Task brief: Count the lines in the listing below that contain the string "bbox". Reply with the number alone.

Listing from a data source

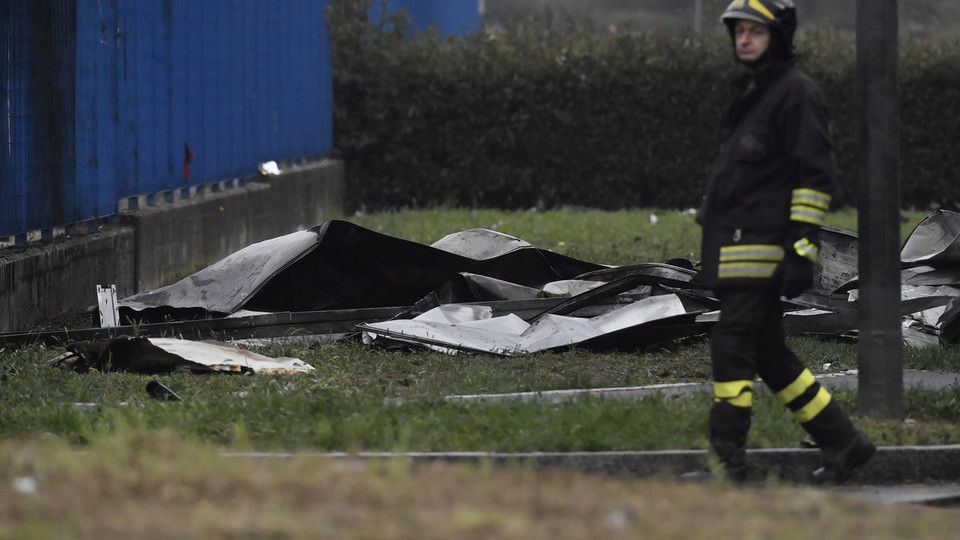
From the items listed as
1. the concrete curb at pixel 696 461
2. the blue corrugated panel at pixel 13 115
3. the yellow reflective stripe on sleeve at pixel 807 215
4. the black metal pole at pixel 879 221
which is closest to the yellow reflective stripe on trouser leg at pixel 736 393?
the concrete curb at pixel 696 461

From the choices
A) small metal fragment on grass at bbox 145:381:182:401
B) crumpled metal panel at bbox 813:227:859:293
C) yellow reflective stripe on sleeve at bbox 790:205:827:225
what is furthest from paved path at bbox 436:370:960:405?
crumpled metal panel at bbox 813:227:859:293

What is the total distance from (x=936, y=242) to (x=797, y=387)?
5047mm

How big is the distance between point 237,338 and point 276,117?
9.83 m

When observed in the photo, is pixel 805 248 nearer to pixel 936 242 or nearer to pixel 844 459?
pixel 844 459

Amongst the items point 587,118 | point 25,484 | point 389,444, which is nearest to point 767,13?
point 389,444

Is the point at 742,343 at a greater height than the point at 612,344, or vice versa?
the point at 742,343

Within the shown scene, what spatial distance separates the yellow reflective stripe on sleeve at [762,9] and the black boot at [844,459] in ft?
5.43

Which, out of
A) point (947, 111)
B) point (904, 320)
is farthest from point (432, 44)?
point (904, 320)

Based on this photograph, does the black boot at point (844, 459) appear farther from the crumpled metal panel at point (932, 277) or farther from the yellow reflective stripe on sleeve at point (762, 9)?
the crumpled metal panel at point (932, 277)

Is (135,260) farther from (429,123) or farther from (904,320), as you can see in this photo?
(429,123)

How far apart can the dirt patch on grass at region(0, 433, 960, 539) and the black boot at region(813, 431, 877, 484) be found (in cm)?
107

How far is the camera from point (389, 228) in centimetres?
1764

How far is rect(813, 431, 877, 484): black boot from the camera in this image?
630cm

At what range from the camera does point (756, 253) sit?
622cm
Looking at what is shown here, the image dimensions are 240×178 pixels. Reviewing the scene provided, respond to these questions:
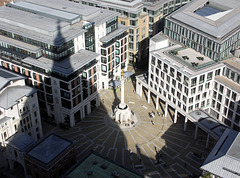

Solution: 5